>> START Text to read

# What is the equation of the parabola with a focus at (0, 2) and vertex at (0,0)?

Apr 26, 2017

$y = \frac{1}{8} {x}^{2}$

#### Explanation:

If the focus is above or below the vertex, then the vertex form of the equation of the parabola is:

$y = a {\left(x - h\right)}^{2} + k \text{ [1]}$

If the focus is to the left or right the vertex, then the vertex form of the equation of the parabola is:

$x = a {\left(y - k\right)}^{2} + h \text{ [2]}$

Our case uses equation [1] where we substitute 0 for both h and k:

$y = a {\left(x - 0\right)}^{2} + 0 \text{ [3]}$

The focal distance, f, from the vertex to the focus is:

$f = {y}_{\text{focus"-y_"vertex}}$

$f = 2 - 0$

$f = 2$

Compute the value of "a" using the following equation:

$a = \frac{1}{4 f}$

$a = \frac{1}{4 \left(2\right)}$

$a = \frac{1}{8}$

Substitute $a = \frac{1}{8}$ into equation [3]:

$y = \frac{1}{8} {\left(x - 0\right)}^{2} + 0$

Simplify:

$y = \frac{1}{8} {x}^{2}$

>> END Text to read
>> START Material

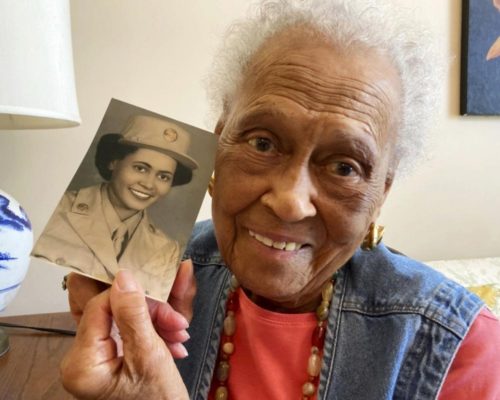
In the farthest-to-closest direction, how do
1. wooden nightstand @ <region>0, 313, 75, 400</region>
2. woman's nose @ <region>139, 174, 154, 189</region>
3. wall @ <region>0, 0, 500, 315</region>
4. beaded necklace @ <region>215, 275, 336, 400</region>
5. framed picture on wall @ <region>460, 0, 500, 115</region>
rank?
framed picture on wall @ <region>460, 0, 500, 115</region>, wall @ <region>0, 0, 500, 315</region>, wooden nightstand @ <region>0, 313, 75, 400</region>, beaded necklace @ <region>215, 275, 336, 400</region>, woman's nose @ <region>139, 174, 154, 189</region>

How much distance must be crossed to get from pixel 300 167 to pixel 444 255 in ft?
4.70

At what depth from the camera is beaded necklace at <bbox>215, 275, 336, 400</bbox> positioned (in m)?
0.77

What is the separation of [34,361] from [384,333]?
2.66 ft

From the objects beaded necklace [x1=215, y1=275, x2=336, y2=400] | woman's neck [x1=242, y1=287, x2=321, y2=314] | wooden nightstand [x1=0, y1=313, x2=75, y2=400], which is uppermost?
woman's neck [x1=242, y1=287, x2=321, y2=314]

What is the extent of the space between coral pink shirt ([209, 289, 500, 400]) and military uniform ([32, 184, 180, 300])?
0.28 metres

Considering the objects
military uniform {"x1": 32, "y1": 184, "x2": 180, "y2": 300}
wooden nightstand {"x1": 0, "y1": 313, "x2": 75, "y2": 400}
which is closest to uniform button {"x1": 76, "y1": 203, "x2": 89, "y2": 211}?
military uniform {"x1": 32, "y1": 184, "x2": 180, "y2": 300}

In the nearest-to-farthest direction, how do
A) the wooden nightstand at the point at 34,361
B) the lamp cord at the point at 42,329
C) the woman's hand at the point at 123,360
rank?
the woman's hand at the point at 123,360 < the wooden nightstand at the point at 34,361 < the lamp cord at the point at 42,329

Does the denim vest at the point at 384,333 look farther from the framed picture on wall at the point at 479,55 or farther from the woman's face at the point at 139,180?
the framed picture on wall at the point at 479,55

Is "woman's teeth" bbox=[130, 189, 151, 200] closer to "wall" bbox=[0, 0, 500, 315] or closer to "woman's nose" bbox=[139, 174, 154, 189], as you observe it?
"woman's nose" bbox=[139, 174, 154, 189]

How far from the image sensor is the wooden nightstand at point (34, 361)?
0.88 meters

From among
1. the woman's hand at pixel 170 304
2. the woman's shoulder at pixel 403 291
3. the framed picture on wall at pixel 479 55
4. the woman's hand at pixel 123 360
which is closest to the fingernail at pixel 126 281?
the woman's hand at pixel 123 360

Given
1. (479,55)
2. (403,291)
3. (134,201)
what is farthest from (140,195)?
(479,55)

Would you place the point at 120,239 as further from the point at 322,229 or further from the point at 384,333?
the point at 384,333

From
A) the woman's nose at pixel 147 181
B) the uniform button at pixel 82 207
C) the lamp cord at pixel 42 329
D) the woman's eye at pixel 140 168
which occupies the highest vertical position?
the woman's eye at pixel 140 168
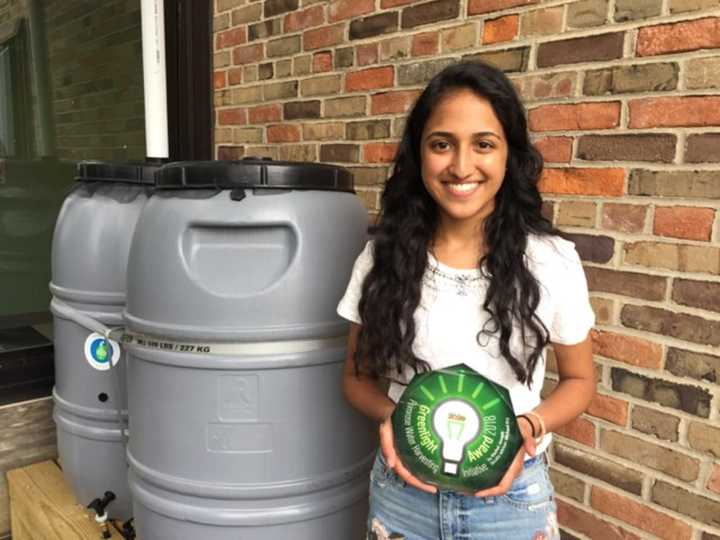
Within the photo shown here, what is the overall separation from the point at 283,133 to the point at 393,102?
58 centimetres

>> END Material

§ Aim of the task: In the parabola solution, which formula gives the value of a?

§ Final answer: a = 1/(4f)